_Aim of the task_.
Please copy all of the records exactly, leaving nothing out.

(Dataset entries)
-- Opening Marker --

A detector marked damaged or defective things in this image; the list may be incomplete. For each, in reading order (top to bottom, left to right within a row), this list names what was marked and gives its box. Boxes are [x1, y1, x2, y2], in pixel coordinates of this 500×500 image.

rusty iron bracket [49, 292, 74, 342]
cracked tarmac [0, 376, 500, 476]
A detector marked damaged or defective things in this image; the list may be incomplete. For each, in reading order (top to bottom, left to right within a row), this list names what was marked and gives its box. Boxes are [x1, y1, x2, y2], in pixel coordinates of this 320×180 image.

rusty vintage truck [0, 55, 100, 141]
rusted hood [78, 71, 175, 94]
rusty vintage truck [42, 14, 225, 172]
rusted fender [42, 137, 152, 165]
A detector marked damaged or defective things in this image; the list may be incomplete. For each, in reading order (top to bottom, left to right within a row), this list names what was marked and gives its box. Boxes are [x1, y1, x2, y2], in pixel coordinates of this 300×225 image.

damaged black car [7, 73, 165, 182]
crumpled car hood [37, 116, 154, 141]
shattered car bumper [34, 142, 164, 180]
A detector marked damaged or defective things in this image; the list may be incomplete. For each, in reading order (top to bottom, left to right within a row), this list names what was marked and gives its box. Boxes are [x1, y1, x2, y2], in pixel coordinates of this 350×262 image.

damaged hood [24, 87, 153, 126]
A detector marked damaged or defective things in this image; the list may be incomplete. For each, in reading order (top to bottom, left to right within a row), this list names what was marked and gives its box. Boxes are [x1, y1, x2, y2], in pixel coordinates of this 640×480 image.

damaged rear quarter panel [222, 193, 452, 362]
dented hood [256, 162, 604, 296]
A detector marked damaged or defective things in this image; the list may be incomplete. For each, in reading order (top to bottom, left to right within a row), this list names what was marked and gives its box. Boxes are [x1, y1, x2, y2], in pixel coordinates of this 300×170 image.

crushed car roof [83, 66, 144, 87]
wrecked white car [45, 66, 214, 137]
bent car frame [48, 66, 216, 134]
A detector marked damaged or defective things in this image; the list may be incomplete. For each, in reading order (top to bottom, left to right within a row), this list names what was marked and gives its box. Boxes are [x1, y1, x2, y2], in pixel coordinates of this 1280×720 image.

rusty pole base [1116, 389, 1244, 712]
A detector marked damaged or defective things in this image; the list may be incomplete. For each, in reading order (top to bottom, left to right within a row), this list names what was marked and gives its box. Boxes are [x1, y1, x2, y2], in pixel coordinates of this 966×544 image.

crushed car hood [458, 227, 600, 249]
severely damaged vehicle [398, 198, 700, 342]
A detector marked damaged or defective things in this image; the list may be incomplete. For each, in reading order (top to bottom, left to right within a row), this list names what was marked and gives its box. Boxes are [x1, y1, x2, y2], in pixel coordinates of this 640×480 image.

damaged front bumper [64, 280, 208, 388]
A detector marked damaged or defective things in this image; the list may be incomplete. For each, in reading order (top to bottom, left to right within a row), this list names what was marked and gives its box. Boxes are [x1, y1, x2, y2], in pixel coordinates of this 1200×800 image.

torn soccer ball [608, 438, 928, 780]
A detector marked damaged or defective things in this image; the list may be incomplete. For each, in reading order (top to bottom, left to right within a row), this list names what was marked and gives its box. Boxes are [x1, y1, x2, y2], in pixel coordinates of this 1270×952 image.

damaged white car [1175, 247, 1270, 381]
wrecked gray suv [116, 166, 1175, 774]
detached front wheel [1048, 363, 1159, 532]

-- Closing Marker --

_Response to this exercise_.
A detector marked damaged or defective things in this image; the list may be incomplete. For each, in reading order (top to bottom, left to right within a row), this list names what was marked and gives its box. Boxes are [x1, y1, x2, y2], in pixel coordinates of this 500×500 image.

rusty iron bracket [49, 292, 74, 342]
cracked tarmac [0, 376, 500, 476]
A detector marked damaged or defective things in this image; the list may be incomplete. For each, in reading order (top to bottom, left to right within a row), this list names what was marked and gives its box. Boxes are [x1, y1, x2, y2], in pixel coordinates of this 320×180 image.

rusty vintage truck [0, 55, 100, 141]
rusted hood [78, 71, 175, 94]
rusty vintage truck [42, 14, 225, 172]
rusted fender [42, 137, 152, 165]
A detector marked damaged or defective things in this image; the list may be incomplete. For each, in reading order (top to bottom, left to right within a row), this list names what was marked and gives its box. Boxes are [x1, y1, x2, y2], in pixel coordinates of this 300×225 image.

damaged black car [7, 73, 165, 182]
crumpled car hood [37, 116, 154, 141]
shattered car bumper [34, 142, 164, 180]
A detector marked damaged or defective things in this image; the list may be incomplete. For each, in reading order (top to bottom, left to right within a row), this list names what was marked and gives its box. Boxes are [x1, y1, x2, y2], in pixel coordinates of this 350×262 image.

damaged hood [24, 87, 153, 126]
A detector marked damaged or defective things in this image; the list may be incomplete. For each, in reading order (top to bottom, left to right within a row), this list names what was marked and gives its box. Boxes are [x1, y1, x2, y2], in pixel coordinates of this 640×480 image.

damaged rear quarter panel [222, 193, 452, 362]
dented hood [256, 162, 604, 296]
A detector marked damaged or defective things in this image; the list may be incomplete. For each, in reading order (top to bottom, left to right within a row), this list names what was marked and gives its box. Boxes are [x1, y1, x2, y2], in pixel coordinates of this 300×170 image.

crushed car roof [83, 66, 144, 87]
wrecked white car [45, 66, 214, 137]
bent car frame [48, 66, 216, 134]
A detector marked damaged or defective things in this image; the list may be incomplete. For each, in reading order (top to bottom, left to right within a row), this list names what was marked and gives its box. Boxes are [x1, y1, x2, y2], in pixel coordinates of this 1280×720 image.

rusty pole base [1116, 389, 1244, 712]
A detector marked damaged or defective things in this image; the list may be incomplete. For each, in reading order (top to bottom, left to right within a row), this list names what was marked and gives its box. Boxes are [x1, y1, x2, y2], in pixel coordinates of this 966×544 image.

crushed car hood [458, 227, 600, 249]
severely damaged vehicle [398, 198, 700, 342]
A detector marked damaged or defective things in this image; the list may be incomplete. For each, in reading order (top to bottom, left to right within a row), this list names what was marked and gives its box. Boxes are [x1, y1, x2, y2], in pixel coordinates of this 640×480 image.

damaged front bumper [64, 280, 208, 388]
A detector marked damaged or defective things in this image; the list may be incomplete. For each, in reading order (top to bottom, left to right within a row), this list names what was marked and gives its box. Boxes are [x1, y1, x2, y2], in pixel coordinates of this 1200×800 image.

torn soccer ball [608, 438, 928, 780]
A detector marked damaged or defective things in this image; the list may be incomplete. For each, in reading order (top to bottom, left to right within a row), this list names what was marked and gives its box. Boxes are [x1, y1, x2, y2], in pixel coordinates of this 1270×952 image.

damaged white car [1175, 247, 1270, 381]
wrecked gray suv [116, 166, 1175, 774]
detached front wheel [1048, 363, 1159, 532]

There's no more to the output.